By TONY MOCHAMA and WILBERFORCE OKWIRI

What does the future hold for poetry in East Africa? Has time for juicy pieces like Okot P’Bitek’s Song of Lawino gone? Can the glory be reclaimed? Albeit these could be questions many poetry lovers may ask, artistes argue the genre is thriving and would never die.

After studying Geography and Mathematics at the University of Nairobi in 1998, Kennedy Odongo Leaky a.k.a Kennet B dropped his love for numbers for poetry.

Now he is a household name in many poetry events across the world.

“This is where my talent rested and I pursued it. I don’t regret having joined the world of poetry,” he says.

About a week ago, he was among the few African poets invited to perform in Arusha Tanzania at an event, When China Meets Africa, organised by Arusha Poetry Club.

Here, Odongo shared a platform with Cai Tianxin, a professor of mathematics who has published 20 poetry books.

When Icelandic poet Marc Vincenz visited Kenya in 2010, he described the country’s nascent poets: ‘You, on a whirl, birds of passion performing for shadow cousins, dreaming of dust and fog, and the fall of rust and paint and broken nails – the sound which arises is singular: a noise, but no, not music – not quite yet.”

“That,” Marco said, “ is from the Egyptian Book of the Dead.”

Prof Peter Amuka of Moi University argues that poetry is everywhere in our daily life; in the languages we speak, and songs we sing.

He, however, says that most of the current crop of poets in Kenya only perform in organised parties and events and forget about it immediately after.

“They perform at parties and political rallies just to ‘beat other person’, not to enjoy. Again in learning institutions, poetry is performed only during Drama and Music festivals,” he says.

He says the genre was started on a wrong note, with English poetry, using foreign language; what he says has brought fear to many people.

“People believe poetry is hard. This has made it lose taste and beautiful poetry is not popular now. In schools, students painfully learn it to pass exams and dump it thereafter,” remarks Prof Amuka.

He says that some musicians in Kenya have used poetry well in their songs, giving example with Suzanna Owiyo’s Kisumu 100 song.

“Owiyo used poetry well and it was good. Many others have also tried,” he says.

Cindy Ogana, a poetess and a host of a programme in Radio Ghetto, Nairobi, says that even though there have been challenges, the genre was still alive.

“Poetry is alive and well,” says Ogana.

Ogana’s view is also echoed by Poetry and Writers’ Online (Powo)) poetess Njeri Wangari-Wanjohi.
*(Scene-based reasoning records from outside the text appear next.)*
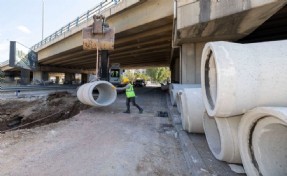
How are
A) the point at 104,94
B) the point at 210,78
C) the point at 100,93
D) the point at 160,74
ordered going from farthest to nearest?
the point at 160,74 < the point at 100,93 < the point at 104,94 < the point at 210,78

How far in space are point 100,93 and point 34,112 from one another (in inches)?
154

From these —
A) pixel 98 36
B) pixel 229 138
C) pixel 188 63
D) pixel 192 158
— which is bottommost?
pixel 192 158

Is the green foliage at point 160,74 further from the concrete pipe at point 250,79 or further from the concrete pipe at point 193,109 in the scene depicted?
the concrete pipe at point 250,79

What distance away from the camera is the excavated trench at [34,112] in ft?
41.2

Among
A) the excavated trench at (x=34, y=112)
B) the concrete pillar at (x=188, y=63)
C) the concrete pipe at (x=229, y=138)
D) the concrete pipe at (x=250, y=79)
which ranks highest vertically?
the concrete pillar at (x=188, y=63)

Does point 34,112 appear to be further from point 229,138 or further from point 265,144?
point 265,144

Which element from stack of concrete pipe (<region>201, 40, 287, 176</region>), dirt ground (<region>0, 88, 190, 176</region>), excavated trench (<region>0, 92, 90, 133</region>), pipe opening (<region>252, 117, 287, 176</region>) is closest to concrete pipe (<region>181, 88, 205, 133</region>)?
dirt ground (<region>0, 88, 190, 176</region>)

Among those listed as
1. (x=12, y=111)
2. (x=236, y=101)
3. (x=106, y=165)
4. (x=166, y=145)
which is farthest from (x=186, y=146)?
(x=12, y=111)

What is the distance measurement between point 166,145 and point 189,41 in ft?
26.6

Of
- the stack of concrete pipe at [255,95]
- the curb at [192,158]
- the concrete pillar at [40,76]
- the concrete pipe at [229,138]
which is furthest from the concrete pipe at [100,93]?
the concrete pillar at [40,76]

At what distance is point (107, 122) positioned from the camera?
9.12m

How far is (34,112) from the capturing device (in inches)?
549

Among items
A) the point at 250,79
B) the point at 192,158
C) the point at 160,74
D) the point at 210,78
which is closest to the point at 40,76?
the point at 160,74

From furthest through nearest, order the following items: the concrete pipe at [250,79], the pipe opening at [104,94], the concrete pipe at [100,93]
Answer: the pipe opening at [104,94], the concrete pipe at [100,93], the concrete pipe at [250,79]
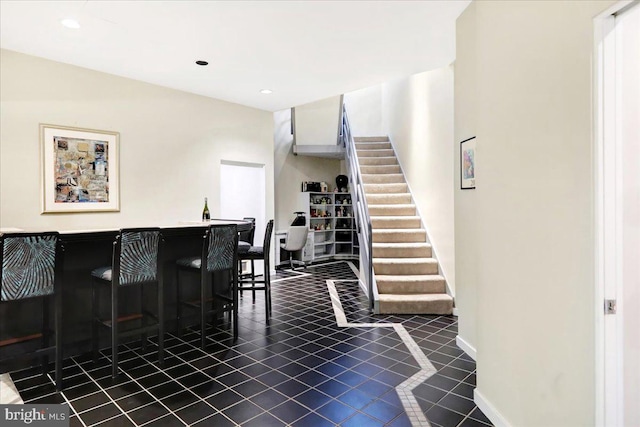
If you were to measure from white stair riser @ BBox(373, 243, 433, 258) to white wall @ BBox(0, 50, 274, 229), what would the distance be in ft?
8.11

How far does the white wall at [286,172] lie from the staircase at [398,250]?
2.01 metres

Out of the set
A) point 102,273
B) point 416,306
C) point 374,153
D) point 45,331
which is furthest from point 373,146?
point 45,331

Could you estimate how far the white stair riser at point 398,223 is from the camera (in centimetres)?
595

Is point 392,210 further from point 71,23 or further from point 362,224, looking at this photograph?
point 71,23

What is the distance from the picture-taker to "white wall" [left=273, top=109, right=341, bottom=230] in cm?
868

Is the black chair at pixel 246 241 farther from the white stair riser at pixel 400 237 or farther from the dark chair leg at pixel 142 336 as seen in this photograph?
the white stair riser at pixel 400 237

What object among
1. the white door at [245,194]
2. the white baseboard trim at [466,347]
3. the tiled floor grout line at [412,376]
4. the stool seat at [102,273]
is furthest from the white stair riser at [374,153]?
the stool seat at [102,273]

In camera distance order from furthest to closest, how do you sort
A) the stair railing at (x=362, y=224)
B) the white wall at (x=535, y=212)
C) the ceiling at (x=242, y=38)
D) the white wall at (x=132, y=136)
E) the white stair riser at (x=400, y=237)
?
1. the white stair riser at (x=400, y=237)
2. the stair railing at (x=362, y=224)
3. the white wall at (x=132, y=136)
4. the ceiling at (x=242, y=38)
5. the white wall at (x=535, y=212)

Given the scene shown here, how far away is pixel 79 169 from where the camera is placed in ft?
14.9

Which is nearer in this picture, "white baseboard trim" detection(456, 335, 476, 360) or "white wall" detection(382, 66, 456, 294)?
"white baseboard trim" detection(456, 335, 476, 360)

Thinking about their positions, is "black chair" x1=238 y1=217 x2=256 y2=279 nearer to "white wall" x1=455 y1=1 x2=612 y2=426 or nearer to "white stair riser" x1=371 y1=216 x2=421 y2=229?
"white stair riser" x1=371 y1=216 x2=421 y2=229

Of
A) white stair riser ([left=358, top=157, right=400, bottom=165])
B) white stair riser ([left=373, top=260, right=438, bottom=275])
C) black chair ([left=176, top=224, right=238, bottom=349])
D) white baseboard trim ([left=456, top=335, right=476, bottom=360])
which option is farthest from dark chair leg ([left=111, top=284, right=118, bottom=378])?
white stair riser ([left=358, top=157, right=400, bottom=165])

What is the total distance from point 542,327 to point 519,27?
5.15 ft

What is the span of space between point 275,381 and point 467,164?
2409mm
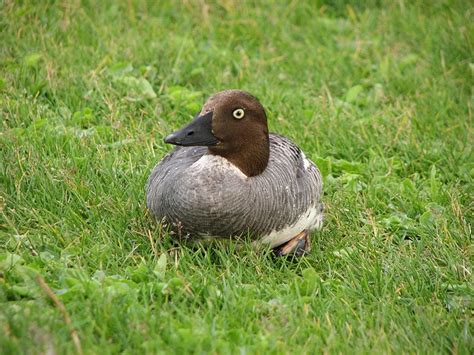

She says, “the online revolution has opened up vast new opportunities for poets to self-publish in Kenya.”

In a writing workshop in February, Njeri, however, agreed that there’s too much love lyrics, political protest essaying and performance posturing posing as poetry in Kenya.

Tom Odhiambo, a lecturer at the Literature Department, University of Nairobi, advises:  “Poetry is all around us. Open your eyes and give it life. Put your thoughts down and relay them to others with passion and in your own unique style. This is what the world calls ‘voice.’”

Even as Powo prepares for their next event, ‘Leaving Legacies’ on November 3, which will be dedicated to the memories of recently demised Barbara Kimenye, Frank Odoi and Margaret Ogola, and Chris Wanjala, also of University of Nairobi, is sceptical  about ‘new’ poetic revolution .

“If poetry cannot feed you, clothe you, put a roof over one’s head or be remembered by future generations, can it be said to be alive?” he poses.

Kingwa Kamenchu, a poet who recently returned from Oxford University, thinks poetry lags far behind music in popularity amongst Kenyan folks, and blames it on “bad high schooling and lack of travel, reading and exposure to culture afterwards”.

It is argued that Kamenchu’s assertion could have impact in a country where “reading a weekend newspaper and one ‘Self Help’ book a month” is considered the very height of literary sophistication.

Khainga Okembwa is a poet and a member of PEN Kenya who believes that it is up to poets to immortalise themselves and the genre.

Indeed, it has been a long road from the 1990s, when the entire poetry community could, and used to, fit into the auditorium room of the old British Council in the Nairobi’s CBD. “It is unthinkable that all this time, there hasn’t been an African poetry book series until now,” glowed Laura Sillerman.

Some of the celebrated  African poets are Wole Soyinka, Micere Mugo, Taban Lo Liyong, David Rubadiri, Okot P’Bitek, among others.

Sillerman adds, “Poetry is as much music as it is language, as much rhythm as it is form. It is the birth-right of the African.”

This literary philanthropist at the start of October 2012, launched The Sillerman First Book Prize for African Writing that offers Sh85 000 for a fifty page manuscript of poems, and Sh420 000 Brunel Poetry prize for ten serious poems to be administered by Briton- Nigerian Bern Evaristo.